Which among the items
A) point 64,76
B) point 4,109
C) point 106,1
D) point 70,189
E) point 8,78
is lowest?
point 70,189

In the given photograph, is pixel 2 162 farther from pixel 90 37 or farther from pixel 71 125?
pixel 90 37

______

WHAT THE EXERCISE ASKS: Please rewrite the records starting at the line containing "In the given" and ending at the last line of the records, replacing "photograph" with "image" and leaving everything else the same.

ANSWER IN FULL:
In the given image, is pixel 2 162 farther from pixel 90 37 or farther from pixel 71 125?
pixel 90 37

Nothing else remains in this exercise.